Nuxt is for Vue what Next is for React: SSR and SSG. It adds auto-imports, which is nice. At this point, I see no reason to use Vue alone, since there's always something that can be pre-rendered. Perhaps the frontpage, or help pages. Since Vue itself provides entrypoints for SSR, Nuxt is more of a file-structure based router that just simplifies things. The documentation is a bit sparse on e.g. the difference between a plugin and a module, and I usually resort to navigating their source to understand things. That might not be everyone's cup of tea.
If what you're writing is a web app, there is also Quasar, built on top of Vue. Similar to Nuxt in that it ties in directory structure, build system and MVC framework. It is also a Material Design UI widget library. Their selling point is that you can build mobile apps, and web apps with the same library. I.e. like React Native. I felt it strays too far away from the core simplicity of Vue, unlike Nuxt, but it's no doubt a very capable framework.
Finally, I'm currently using PrimeVue as the UI widget/theming library on top of Vue.
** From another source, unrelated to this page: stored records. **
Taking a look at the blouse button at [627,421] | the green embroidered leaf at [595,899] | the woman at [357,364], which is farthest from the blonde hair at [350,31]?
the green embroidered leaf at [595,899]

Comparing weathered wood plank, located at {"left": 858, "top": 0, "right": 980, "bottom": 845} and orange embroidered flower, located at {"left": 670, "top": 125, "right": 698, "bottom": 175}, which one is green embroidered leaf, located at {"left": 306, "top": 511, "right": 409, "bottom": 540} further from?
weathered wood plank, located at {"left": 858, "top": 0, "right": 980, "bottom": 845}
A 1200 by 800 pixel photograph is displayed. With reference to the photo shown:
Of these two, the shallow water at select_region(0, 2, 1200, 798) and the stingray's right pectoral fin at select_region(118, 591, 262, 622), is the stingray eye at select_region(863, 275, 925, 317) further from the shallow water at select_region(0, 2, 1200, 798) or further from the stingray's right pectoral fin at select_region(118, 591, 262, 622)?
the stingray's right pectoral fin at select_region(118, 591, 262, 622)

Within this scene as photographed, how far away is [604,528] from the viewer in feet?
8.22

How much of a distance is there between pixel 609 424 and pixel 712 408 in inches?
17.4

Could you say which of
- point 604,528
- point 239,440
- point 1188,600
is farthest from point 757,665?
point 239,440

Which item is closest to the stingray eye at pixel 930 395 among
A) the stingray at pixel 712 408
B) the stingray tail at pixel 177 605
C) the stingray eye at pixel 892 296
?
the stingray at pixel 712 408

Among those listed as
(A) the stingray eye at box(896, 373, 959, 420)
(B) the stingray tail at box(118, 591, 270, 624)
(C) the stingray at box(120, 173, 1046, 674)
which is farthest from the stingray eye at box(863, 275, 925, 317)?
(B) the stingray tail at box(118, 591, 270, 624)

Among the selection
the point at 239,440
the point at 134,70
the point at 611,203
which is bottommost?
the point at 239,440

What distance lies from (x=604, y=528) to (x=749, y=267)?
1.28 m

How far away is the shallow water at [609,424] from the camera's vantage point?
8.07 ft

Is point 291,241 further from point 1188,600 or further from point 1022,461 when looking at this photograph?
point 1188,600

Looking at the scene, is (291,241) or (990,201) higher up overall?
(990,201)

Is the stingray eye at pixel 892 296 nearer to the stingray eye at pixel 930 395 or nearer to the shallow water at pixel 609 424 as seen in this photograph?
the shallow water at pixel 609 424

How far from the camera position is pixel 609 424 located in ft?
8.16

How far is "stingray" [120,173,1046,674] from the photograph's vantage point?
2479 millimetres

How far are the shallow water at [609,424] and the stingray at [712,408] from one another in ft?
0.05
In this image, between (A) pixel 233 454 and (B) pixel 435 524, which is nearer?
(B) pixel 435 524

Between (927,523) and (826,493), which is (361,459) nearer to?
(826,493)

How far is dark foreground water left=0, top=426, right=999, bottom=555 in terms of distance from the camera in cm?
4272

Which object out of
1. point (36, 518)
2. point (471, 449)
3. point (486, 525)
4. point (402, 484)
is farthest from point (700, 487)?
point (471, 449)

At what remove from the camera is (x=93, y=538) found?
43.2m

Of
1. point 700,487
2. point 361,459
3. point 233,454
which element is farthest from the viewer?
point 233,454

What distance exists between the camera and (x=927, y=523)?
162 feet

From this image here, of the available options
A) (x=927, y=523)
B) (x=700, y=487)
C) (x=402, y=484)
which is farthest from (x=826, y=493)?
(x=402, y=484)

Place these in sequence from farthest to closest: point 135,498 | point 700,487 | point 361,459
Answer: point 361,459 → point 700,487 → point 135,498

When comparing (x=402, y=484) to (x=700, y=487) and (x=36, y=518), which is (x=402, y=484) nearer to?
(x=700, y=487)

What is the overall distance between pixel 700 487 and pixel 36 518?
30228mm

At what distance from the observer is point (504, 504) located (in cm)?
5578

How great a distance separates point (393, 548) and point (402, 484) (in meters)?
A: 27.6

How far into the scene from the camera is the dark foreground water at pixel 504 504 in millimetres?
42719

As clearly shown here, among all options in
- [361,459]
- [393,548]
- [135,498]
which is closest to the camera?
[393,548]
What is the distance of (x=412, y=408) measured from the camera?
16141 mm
It's okay. :\ Switched to it when the Vue Bootstrap project decided to to support Vue 3 (or whatever the situation was.) I haven't come across anything that's actively broken or missing. The companion library PrimeFlex provides layout CSS. Annoyingly, they've decided to close GitHub FRs, and some (far from all) bugs, and just keep track of them internally. Makes it more dificult to communicate, but I don't know their reasoning behind it (they didn't respond when I asked.)
It is what bootcamps teach and what most people end up learning.